━━━━━ Article ━━━━━

This week, Iran retaliated and took the row a step further, with the president
accusing British agents of being behind bomb attacks which killed six people in the
southern city of Ahvaz, capital of Khuzestan province, the heart of Iran's oil
industry, and just across the border from Iraq.

"Our people are used to these kind of incidents, and our intelligence agents found
the footprints of Britain in the same incidents before", Ahmadinejad told his
cabinet. "We think the presence of British forces in southern Iraq and near the
Iranian border is a factor behind insecurity for the Iraqi and Iranian people".

Britain has forcefully denied any link with the bombings as well as similar attacks
in June. These were blamed on Arab terrorists with ties to unnamed foreign
intelligence services. Iranian security officials reportedly concluded that the
bombers were trained abroad and that weapons and equipment were smuggled in from
Iraq's al-Amara province, which is under British control.

━━━━━

Problems:
A: According to the article on the Ahvaz bombings, how many people died in the attacks?
B: Quote the article on the Ahvaz bombings word for word, from "This week, Iran" up to and including "border from Iraq.".

━━━━━ Data supplied ━━━━━

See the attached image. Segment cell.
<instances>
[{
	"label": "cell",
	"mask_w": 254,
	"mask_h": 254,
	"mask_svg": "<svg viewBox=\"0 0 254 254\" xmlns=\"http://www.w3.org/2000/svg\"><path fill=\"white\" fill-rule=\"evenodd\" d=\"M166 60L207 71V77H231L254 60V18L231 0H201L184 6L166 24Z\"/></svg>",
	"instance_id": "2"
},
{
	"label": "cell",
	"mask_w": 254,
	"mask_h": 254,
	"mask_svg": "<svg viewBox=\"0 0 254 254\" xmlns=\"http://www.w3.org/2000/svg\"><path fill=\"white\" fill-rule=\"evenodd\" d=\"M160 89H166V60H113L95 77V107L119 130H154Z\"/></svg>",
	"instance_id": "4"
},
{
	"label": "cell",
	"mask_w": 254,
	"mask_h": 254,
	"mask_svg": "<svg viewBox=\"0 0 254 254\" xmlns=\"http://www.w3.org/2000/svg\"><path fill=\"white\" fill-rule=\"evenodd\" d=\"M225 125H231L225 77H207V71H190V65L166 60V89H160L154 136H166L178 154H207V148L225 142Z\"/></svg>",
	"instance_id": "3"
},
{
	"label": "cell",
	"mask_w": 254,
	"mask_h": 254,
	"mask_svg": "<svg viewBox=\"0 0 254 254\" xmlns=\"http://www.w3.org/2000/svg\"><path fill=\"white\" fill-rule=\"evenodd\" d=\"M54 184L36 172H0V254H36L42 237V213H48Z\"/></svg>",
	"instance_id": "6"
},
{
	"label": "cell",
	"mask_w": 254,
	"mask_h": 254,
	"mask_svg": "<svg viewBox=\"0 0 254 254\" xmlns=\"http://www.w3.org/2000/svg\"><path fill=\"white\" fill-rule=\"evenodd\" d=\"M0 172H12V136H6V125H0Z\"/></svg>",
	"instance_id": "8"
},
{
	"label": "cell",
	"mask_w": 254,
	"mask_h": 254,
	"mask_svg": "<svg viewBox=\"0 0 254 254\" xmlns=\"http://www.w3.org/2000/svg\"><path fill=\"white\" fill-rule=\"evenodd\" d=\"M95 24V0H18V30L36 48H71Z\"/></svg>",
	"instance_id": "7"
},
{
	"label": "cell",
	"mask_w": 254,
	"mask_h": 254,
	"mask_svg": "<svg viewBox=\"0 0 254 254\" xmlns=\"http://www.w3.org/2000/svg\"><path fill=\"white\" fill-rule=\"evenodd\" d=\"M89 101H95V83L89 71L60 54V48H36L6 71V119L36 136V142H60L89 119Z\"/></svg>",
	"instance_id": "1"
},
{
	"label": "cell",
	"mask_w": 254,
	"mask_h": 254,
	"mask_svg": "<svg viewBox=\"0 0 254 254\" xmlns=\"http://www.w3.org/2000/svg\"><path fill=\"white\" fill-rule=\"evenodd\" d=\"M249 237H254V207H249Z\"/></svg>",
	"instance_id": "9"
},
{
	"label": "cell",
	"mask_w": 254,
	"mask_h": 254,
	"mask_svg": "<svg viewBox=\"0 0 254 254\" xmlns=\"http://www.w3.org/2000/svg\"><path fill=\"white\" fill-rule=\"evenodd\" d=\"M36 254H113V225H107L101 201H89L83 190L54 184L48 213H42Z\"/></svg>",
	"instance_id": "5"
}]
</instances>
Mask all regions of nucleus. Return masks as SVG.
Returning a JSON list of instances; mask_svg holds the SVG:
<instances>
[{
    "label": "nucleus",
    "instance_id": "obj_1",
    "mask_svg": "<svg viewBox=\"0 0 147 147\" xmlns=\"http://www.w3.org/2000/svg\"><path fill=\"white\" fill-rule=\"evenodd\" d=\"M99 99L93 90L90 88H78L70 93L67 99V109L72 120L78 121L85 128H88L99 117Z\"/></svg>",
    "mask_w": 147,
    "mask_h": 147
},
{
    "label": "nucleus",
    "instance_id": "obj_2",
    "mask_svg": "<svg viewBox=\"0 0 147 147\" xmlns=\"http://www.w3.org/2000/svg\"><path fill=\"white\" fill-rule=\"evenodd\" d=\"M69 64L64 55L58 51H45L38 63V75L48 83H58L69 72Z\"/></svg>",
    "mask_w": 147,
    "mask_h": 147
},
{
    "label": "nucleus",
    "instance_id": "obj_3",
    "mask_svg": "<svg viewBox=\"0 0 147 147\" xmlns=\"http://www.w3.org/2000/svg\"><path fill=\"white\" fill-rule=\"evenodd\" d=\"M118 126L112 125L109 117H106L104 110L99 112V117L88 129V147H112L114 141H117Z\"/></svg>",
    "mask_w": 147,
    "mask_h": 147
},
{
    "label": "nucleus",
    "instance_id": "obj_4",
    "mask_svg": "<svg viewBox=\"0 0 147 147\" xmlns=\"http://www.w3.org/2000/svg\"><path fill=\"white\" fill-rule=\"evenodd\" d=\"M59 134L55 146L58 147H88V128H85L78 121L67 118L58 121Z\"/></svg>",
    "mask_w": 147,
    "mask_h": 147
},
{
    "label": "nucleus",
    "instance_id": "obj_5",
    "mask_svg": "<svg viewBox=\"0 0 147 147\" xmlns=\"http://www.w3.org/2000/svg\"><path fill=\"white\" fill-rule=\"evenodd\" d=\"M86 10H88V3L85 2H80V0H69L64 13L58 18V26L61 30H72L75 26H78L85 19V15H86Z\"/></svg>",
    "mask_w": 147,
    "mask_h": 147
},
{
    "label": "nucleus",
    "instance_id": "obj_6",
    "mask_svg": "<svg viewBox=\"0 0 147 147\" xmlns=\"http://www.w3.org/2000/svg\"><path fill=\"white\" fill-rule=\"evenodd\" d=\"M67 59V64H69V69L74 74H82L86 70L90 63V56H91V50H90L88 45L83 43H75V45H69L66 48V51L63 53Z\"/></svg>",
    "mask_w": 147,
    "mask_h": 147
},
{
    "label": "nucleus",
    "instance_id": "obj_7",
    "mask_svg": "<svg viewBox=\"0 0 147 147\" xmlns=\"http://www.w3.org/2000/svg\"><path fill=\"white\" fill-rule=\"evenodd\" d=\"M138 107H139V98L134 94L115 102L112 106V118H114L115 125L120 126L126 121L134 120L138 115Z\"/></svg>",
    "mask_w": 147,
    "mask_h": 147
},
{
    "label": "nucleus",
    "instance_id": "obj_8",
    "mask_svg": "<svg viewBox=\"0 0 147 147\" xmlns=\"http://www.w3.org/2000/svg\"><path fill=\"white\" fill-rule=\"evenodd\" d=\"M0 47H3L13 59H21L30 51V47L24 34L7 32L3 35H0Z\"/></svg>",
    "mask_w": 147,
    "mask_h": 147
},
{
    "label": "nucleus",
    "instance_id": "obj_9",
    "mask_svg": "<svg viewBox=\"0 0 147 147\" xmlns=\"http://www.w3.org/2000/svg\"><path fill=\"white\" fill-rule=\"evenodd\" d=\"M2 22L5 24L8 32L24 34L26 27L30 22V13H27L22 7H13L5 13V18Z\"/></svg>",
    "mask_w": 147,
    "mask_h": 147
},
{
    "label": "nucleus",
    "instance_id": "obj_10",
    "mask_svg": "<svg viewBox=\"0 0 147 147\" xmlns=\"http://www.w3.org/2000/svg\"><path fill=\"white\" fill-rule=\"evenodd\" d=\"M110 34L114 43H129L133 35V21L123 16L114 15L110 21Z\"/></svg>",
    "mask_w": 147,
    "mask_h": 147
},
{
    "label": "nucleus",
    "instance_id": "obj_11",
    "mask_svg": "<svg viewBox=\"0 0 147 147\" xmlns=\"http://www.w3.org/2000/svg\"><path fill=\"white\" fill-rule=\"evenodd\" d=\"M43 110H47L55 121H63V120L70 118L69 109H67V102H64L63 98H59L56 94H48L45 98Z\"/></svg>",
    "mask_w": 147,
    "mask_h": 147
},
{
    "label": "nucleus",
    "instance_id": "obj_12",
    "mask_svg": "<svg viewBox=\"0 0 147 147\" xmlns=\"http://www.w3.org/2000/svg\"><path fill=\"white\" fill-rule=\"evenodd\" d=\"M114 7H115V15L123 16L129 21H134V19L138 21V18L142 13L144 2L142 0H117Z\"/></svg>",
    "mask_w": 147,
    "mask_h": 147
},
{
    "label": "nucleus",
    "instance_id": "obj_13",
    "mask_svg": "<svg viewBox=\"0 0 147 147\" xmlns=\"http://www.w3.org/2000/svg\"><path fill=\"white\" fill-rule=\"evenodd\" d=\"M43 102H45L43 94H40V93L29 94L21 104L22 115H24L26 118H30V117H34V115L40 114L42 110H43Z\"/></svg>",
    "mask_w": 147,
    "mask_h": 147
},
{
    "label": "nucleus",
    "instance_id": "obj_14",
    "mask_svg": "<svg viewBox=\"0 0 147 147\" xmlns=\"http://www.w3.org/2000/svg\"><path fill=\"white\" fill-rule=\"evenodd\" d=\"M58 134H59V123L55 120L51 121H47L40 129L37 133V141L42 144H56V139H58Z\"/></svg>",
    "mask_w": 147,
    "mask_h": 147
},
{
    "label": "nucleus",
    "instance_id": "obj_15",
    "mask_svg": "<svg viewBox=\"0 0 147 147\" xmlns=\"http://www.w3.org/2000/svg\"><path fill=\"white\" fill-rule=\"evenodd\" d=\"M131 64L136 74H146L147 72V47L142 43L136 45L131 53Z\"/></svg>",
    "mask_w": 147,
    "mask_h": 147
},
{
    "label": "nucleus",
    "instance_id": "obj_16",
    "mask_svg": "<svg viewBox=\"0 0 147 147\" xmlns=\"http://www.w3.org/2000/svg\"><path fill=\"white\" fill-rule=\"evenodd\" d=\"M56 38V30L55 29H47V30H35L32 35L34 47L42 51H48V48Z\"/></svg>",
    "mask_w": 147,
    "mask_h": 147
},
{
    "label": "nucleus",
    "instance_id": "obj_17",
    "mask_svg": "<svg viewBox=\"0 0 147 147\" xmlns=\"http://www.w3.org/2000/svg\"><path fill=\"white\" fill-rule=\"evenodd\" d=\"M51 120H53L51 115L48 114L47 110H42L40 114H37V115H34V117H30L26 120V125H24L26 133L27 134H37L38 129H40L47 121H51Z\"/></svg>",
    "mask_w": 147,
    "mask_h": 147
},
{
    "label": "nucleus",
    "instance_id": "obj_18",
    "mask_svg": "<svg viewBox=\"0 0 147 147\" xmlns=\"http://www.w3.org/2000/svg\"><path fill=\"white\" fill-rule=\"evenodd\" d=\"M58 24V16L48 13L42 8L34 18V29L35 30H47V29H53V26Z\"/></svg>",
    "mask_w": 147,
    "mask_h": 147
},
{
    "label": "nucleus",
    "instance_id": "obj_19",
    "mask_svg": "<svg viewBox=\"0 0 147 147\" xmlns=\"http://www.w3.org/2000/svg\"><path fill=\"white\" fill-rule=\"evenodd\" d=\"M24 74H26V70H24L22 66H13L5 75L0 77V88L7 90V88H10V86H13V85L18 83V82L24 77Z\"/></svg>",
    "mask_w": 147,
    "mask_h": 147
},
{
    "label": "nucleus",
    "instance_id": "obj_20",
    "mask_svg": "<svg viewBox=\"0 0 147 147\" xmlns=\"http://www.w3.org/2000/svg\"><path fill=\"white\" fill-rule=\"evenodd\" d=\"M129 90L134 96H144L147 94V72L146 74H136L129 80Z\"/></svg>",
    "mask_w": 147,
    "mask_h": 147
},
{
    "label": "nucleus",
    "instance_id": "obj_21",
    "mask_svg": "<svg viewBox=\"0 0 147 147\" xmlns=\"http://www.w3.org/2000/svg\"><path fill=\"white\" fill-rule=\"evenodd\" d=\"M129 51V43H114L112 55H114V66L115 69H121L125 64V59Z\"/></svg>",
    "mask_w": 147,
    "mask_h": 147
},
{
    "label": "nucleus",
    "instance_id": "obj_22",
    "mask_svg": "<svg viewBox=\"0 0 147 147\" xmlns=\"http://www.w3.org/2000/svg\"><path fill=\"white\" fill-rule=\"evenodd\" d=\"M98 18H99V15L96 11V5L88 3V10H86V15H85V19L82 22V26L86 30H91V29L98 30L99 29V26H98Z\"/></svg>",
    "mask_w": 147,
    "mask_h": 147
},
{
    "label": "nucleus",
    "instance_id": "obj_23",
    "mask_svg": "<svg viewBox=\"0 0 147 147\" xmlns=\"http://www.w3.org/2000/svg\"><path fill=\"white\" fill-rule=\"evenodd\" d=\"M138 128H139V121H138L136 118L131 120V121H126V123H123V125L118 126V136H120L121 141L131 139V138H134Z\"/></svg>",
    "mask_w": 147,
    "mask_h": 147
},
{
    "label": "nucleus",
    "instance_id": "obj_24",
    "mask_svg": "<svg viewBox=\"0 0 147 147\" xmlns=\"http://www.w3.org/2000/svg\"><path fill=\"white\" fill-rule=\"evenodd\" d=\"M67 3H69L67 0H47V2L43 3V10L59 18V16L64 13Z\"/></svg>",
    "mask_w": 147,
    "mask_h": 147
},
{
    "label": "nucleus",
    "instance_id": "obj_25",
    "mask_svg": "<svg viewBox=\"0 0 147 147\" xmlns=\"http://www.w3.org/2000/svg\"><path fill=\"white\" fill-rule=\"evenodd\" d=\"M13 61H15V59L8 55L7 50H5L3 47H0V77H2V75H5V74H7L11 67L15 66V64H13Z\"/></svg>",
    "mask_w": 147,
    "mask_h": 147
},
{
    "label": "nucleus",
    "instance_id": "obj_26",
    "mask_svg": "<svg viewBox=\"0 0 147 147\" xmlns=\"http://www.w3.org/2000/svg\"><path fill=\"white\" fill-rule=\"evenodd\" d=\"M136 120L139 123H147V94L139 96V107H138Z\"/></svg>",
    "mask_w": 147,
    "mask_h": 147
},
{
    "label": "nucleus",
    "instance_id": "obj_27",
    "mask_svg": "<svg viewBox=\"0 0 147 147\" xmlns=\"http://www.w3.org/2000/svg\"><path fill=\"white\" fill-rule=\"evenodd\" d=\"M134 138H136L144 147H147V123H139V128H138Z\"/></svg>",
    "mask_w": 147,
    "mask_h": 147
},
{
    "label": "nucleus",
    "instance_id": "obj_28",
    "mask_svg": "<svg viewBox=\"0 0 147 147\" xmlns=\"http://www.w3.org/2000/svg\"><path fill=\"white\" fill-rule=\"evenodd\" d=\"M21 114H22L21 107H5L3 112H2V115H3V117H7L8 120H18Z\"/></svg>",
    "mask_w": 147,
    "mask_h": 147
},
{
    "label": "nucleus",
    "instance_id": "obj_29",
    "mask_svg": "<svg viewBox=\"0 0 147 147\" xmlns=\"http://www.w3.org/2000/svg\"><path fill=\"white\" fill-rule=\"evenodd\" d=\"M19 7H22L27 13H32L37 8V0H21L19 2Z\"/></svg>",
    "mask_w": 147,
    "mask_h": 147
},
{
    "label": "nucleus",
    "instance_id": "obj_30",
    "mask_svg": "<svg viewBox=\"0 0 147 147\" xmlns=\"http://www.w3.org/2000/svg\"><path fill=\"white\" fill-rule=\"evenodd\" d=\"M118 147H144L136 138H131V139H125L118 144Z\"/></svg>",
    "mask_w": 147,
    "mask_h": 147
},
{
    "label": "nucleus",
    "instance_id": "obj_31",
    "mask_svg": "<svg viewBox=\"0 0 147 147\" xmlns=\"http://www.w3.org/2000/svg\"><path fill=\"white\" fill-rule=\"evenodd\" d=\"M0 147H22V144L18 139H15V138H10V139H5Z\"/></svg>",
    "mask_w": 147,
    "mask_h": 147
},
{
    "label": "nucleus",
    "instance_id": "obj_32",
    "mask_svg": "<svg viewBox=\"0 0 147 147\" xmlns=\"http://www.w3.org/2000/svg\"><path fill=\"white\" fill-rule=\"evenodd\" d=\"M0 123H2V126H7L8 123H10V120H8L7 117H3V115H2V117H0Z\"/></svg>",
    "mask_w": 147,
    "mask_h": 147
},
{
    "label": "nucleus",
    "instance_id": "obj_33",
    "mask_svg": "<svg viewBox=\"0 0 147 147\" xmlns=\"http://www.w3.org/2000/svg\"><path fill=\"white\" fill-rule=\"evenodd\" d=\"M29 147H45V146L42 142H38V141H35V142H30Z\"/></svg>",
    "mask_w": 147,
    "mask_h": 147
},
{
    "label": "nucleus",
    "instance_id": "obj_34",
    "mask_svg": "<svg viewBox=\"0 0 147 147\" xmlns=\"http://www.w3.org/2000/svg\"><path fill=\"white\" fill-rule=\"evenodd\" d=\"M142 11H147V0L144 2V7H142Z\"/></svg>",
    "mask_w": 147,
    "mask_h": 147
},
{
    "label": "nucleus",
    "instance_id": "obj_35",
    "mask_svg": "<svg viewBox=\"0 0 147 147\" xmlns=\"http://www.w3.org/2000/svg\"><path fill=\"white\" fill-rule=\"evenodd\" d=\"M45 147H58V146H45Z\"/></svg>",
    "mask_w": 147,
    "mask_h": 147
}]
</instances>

━━━━━

Results for each task:
A: Six people.

B:
This week, Iran retaliated and took the row a step further, with the president
accusing British agents of being behind bomb attacks which killed six people in the
southern city of Ahvaz, capital of Khuzestan province, the heart of Iran's oil
industry, and just across the border from Iraq.